When Columbus first arrived in the Americas in 1492, its estimated that North America north of the Rio Grande had a population of some seven million people who belonged to some 600 tribes with a wide diversity of languages and cultures. By 1700, that population had fallen to around 1.2 million or less, with many tribes scattered and swept far from their original homelands, or outright destroyed by disease, famine and warfare, many having never set their eyes on the Europeans, but their lives still completely altered by their arrival all the same.
Along the northern Atlantic Seaboard, the once dominant Algonquian peoples were nearly gone, the few remnants of the once proud nations found by the earliest European explorers nearly entirely integrated into colonial society as second-class citizens. Those who had not died in epidemics or the various wars with the colonists had fled westward over the Appalachian Mountains, taking refuge in the Ohio Country, which had largely been emptied itself over the preceding century by disease and the Beaver Wars. The only areas where the Algonquian remained largely in control were in what is today Maine and New Brunswick, where alliances with the French allowed for a much stiffer resistance to English expansion.

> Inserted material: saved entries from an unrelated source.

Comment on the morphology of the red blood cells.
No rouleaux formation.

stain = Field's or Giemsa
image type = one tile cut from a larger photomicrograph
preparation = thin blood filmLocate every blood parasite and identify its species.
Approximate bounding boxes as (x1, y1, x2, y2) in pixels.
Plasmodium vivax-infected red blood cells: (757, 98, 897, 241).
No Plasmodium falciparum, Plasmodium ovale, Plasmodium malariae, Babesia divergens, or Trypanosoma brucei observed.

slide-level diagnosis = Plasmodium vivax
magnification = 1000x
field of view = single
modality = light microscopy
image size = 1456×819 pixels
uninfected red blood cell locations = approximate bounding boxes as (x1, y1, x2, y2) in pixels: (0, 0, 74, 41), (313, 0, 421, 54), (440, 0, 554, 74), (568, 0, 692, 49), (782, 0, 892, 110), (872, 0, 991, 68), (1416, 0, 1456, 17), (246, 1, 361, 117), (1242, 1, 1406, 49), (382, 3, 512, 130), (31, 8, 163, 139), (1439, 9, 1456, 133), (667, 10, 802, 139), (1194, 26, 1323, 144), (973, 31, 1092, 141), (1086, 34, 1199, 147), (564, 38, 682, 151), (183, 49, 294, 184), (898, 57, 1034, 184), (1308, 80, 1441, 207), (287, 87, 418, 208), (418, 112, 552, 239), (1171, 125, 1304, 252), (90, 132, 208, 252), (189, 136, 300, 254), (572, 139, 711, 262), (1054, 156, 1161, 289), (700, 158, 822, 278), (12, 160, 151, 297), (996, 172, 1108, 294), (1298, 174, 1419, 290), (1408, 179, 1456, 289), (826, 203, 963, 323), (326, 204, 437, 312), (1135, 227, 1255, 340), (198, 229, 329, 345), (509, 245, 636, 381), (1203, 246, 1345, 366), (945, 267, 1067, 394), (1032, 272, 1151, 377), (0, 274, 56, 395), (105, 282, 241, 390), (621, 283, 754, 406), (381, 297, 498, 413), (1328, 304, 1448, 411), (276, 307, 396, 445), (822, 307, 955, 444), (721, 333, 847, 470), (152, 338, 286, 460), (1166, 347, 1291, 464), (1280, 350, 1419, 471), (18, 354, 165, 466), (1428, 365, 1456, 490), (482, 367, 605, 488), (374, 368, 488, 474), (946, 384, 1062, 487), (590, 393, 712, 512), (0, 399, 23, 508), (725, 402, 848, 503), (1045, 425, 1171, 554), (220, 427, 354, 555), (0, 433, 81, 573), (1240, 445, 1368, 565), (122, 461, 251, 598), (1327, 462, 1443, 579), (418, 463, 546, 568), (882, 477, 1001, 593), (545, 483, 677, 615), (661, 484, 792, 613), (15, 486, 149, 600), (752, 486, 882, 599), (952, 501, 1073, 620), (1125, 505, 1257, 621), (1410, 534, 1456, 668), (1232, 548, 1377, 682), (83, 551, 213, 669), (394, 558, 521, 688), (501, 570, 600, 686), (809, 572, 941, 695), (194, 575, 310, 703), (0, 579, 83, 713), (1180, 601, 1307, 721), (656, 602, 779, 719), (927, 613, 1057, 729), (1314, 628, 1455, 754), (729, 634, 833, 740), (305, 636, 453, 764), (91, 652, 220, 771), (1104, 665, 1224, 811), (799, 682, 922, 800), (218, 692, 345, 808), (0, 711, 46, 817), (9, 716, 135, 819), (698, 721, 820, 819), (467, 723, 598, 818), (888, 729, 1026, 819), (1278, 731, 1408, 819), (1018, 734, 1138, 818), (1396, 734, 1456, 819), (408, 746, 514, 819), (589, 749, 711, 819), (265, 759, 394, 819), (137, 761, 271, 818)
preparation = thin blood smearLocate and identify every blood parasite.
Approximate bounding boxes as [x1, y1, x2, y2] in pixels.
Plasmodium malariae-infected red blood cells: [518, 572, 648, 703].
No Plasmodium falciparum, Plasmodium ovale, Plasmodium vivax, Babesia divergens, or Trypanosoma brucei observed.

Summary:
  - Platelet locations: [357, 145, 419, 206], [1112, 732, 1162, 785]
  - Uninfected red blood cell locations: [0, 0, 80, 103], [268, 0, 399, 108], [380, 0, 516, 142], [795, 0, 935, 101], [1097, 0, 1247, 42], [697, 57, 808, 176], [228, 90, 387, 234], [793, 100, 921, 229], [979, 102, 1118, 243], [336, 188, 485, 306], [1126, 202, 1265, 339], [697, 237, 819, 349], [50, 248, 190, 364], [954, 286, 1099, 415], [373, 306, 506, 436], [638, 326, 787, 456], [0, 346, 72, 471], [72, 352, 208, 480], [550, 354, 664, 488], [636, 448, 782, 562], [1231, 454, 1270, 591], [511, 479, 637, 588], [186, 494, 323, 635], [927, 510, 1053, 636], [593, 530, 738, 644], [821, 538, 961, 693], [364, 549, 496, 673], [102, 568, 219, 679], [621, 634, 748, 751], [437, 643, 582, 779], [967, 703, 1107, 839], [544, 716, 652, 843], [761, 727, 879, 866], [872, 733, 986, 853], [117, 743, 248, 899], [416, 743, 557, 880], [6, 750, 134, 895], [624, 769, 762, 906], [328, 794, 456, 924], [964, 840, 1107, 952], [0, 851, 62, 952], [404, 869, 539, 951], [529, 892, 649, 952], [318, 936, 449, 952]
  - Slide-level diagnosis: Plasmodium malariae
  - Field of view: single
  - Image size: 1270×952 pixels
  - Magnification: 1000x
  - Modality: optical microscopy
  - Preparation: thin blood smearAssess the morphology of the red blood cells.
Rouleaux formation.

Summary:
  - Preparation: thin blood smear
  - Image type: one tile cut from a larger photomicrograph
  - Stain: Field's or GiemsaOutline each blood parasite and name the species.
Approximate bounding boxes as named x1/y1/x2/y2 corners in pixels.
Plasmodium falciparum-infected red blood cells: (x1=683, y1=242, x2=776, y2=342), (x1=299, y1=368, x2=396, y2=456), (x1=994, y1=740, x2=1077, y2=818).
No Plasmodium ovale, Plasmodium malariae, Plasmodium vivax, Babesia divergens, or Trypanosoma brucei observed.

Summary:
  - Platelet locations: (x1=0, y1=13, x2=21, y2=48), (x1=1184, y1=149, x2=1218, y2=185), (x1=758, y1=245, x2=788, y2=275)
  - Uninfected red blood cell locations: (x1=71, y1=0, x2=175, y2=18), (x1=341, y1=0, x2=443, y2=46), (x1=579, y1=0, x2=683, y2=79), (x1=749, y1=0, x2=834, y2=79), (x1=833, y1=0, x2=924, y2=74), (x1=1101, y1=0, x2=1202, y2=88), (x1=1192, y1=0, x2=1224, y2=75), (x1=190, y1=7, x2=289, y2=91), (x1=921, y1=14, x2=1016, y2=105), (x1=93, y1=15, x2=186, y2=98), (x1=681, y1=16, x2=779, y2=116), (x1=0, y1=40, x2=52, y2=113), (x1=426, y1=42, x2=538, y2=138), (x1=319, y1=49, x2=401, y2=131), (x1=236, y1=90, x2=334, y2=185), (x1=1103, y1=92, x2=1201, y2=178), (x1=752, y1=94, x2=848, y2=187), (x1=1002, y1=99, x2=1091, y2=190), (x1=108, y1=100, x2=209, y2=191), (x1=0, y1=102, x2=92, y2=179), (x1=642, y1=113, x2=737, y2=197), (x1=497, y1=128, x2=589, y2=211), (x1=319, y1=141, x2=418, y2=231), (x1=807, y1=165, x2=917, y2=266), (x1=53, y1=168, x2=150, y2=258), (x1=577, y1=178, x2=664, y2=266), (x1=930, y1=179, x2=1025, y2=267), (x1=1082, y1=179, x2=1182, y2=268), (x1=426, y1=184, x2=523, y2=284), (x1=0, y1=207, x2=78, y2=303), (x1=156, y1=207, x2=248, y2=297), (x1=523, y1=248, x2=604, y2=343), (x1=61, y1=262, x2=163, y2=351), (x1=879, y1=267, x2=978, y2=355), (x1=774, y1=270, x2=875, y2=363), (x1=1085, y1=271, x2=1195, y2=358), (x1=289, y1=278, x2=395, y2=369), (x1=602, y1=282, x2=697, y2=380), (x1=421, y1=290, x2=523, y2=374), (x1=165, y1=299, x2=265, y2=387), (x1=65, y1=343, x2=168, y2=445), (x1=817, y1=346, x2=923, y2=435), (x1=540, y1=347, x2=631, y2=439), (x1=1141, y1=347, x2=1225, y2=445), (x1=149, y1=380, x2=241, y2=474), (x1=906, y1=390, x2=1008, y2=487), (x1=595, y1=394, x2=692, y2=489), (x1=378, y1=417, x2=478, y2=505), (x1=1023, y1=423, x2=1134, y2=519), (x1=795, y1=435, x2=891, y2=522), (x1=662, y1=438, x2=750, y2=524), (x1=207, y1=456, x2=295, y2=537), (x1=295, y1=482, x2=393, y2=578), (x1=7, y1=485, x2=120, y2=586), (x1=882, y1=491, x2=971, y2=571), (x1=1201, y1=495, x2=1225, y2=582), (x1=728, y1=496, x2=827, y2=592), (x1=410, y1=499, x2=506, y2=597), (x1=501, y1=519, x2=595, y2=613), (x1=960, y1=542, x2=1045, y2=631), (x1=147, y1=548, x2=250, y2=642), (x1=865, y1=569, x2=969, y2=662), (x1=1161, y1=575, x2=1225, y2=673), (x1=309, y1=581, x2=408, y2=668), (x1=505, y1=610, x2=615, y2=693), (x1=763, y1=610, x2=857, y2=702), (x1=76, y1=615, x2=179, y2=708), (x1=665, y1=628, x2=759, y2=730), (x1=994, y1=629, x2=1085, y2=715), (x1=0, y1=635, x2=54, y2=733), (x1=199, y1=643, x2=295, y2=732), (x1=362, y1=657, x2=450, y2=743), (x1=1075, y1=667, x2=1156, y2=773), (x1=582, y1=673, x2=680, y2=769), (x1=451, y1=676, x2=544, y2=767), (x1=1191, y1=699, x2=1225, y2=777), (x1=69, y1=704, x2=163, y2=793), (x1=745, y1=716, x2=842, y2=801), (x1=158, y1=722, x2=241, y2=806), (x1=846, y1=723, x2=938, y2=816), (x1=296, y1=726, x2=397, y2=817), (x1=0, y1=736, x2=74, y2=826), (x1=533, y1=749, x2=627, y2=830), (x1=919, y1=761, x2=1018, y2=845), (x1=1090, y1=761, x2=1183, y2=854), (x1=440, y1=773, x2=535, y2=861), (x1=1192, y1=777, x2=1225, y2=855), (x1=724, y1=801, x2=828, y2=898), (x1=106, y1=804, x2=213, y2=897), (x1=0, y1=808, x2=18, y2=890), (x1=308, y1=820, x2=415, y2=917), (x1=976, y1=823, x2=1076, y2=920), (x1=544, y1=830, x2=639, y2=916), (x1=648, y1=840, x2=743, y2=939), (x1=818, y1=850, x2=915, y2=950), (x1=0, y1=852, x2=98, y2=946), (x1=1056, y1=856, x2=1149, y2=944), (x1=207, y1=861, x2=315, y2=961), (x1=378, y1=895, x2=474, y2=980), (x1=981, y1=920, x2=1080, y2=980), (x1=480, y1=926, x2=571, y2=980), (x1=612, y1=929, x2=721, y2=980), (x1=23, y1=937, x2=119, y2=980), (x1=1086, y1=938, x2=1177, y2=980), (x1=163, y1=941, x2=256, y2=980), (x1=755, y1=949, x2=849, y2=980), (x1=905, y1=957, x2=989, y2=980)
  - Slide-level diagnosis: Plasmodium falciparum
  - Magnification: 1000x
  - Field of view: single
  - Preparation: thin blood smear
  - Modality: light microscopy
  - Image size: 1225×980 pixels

Aside from the fleeing coastal tribes, the Ohio Country was mostly completely empty. Controlled by the powerful Iroquois Confederacy, most other tribes didn’t dare re-enter their former homelands though the Iroquois had become much more focused on warring with the French rather than the former violence of them trying to control the fur trade. In comparison, though greatly hurt by disease and war with the Iroquois, the Algonquian peoples of the Midwest were re-establishing themselves in their former homelands in Illinois and Indiana, though some of the weaker nations had been pushed out onto the Great Plains, never to return. Farther north in Canada, the beaver trade was slowly but surely pushing many Algonquian groups further west as they attempted to retain their role as middlemen between the French and other tribes putting them into contact with many Algonquian groups who had moved westward centuries before.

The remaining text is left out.